§ READING PASSAGE:
[Start of Attachment]

When we think about algorithmic bias, we often picture it as accidental, the unfortunate result of incomplete data, skewed assumptions, or historical inequality baked into training sets. But what if bias isn’t always a mistake? What if, sometimes, it’s the point?

Take the airline industry. Visit a travel booking site operated by a particular airline and you're likely to see that airline's flights displayed at the top of the search results. This isn't coincidence or consumer preference at work, it’s a deliberate design choice. The algorithm has been engineered to prioritise the operator’s commercial interests over neutrality, user convenience, or even price. It’s a textbook case of intentional algorithmic bias, and it's more common than many realise.

This form of bias differs sharply from the inadvertent type most frequently discussed in ethical AI circles. It isn’t caused by oversight or lack of awareness. It’s strategic. And it raises a fundamentally different set of concerns, not just about fairness, but about power and accountability. These algorithms are not neutral tools; they are extensions of institutional self-interest, quietly shaping markets and consumer behaviour behind a veneer of objectivity.

[End of Attachment]

§ SOURCE MATERIAL:
[Start of Attachment]

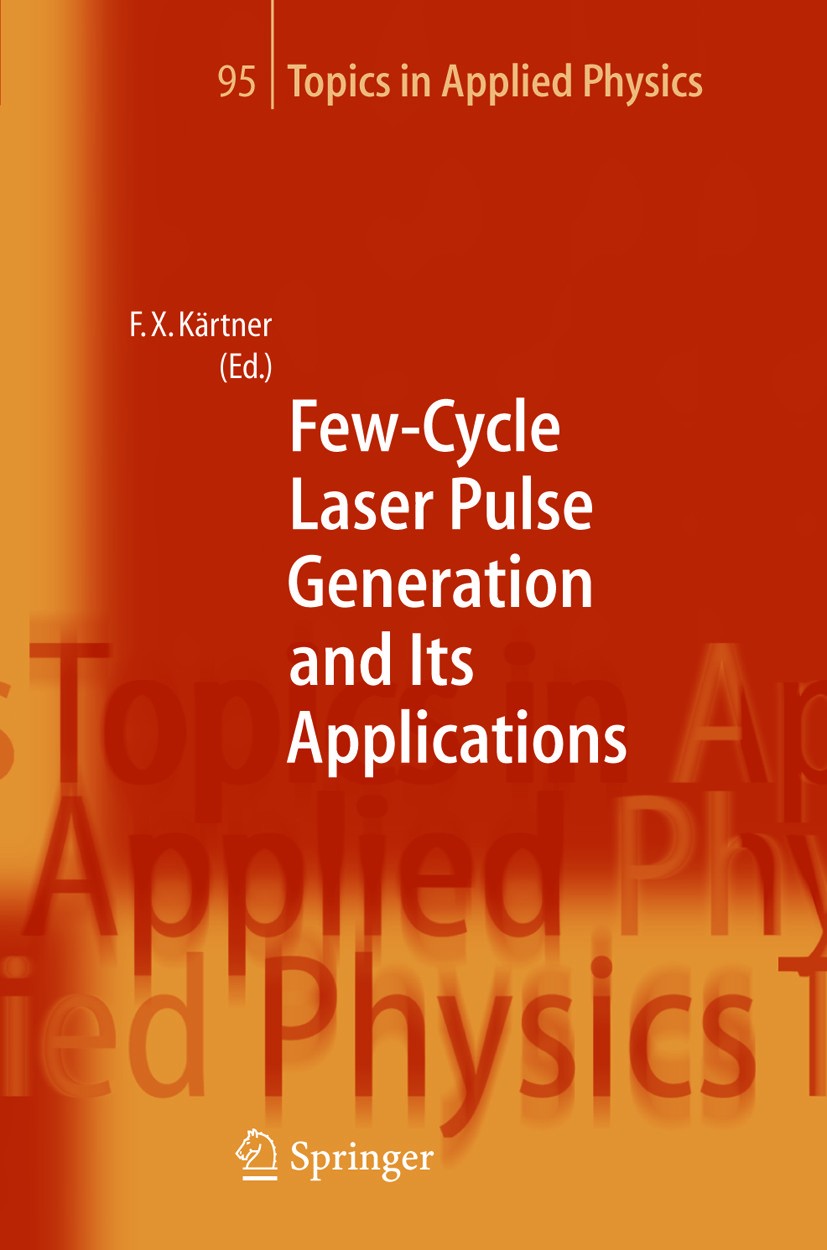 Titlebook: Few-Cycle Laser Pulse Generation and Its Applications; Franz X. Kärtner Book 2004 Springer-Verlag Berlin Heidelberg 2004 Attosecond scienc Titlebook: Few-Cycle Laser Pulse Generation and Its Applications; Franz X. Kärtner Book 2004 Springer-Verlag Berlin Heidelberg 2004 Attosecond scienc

[End of Attachment]
[Start of Attachment]

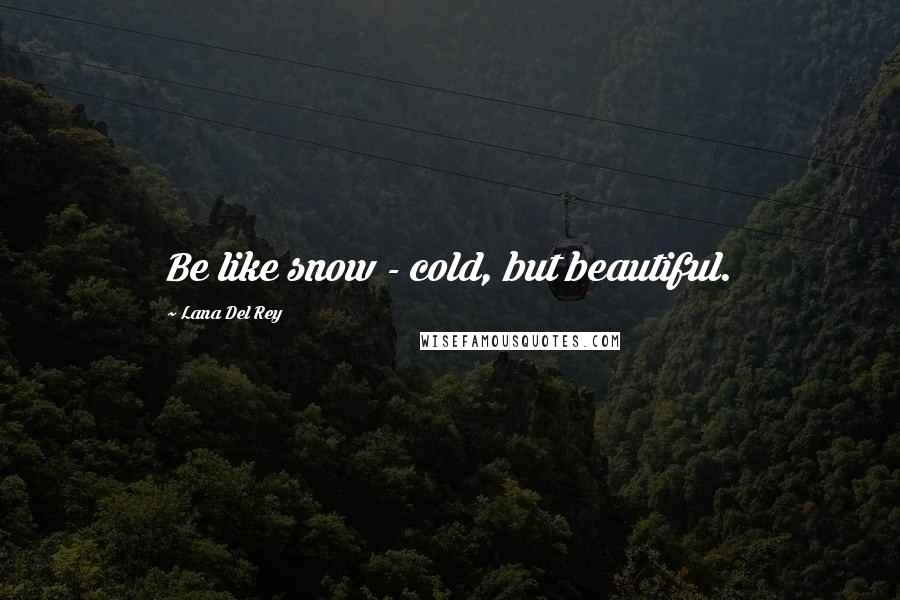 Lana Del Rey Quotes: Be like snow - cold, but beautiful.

[End of Attachment]
[Start of Attachment]

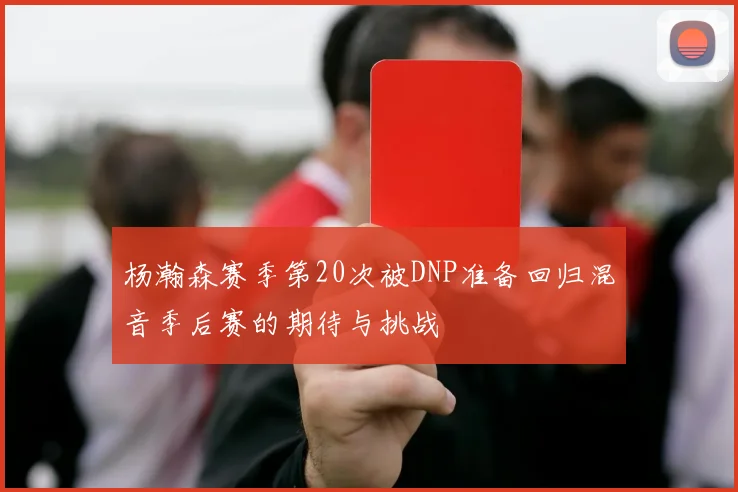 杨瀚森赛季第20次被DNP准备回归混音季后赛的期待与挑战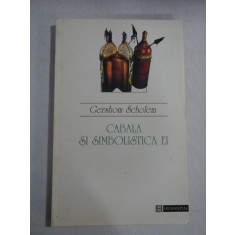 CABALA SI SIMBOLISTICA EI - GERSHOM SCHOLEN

[End of Attachment]

§ TASKS AND EXERCISES:
**a)** Change "search results" to "listings" in the passage on algorithmic bias from "When we think" to "than many realise.", and give that part again.
**b)** Continue the passage on intentional algorithmic bias from where it stops.

§ WRITTEN RESPONSES:
**a)**
When we think about algorithmic bias, we often picture it as accidental, the unfortunate result of incomplete data, skewed assumptions, or historical inequality baked into training sets. But what if bias isn’t always a mistake? What if, sometimes, it’s the point?

Take the airline industry. Visit a travel booking site operated by a particular airline and you're likely to see that airline's flights displayed at the top of the listings. This isn't coincidence or consumer preference at work, it’s a deliberate design choice. The algorithm has been engineered to prioritise the operator’s commercial interests over neutrality, user convenience, or even price. It’s a textbook case of intentional algorithmic bias, and it's more common than many realise.

**b)**
Examples abound beyond aviation. E-commerce platforms may promote their own-brand products over competitors'. Credit-scoring algorithms can be tuned to reflect internal profit motives rather than public fairness standards. Even content moderation systems might prioritise advertiser-friendly narratives over genuinely harmful material. In each case, the bias is embedded not by accident, but by design.

Addressing this isn’t a matter of better data or improved machine learning techniques. It requires transparency mandates, regulatory scrutiny, and user rights to challenge and understand algorithmic decisions. As legislators around the world begin to crack down on self-preferencing and dark patterns, it’s critical that we expand the conversation beyond unintentional bias. We must be willing to ask not only who trained the model, but who benefits from how it behaves.

Algorithmic bias is not always a bug. Sometimes, it’s a feature. And when it is, our response needs to be not just technical, but political.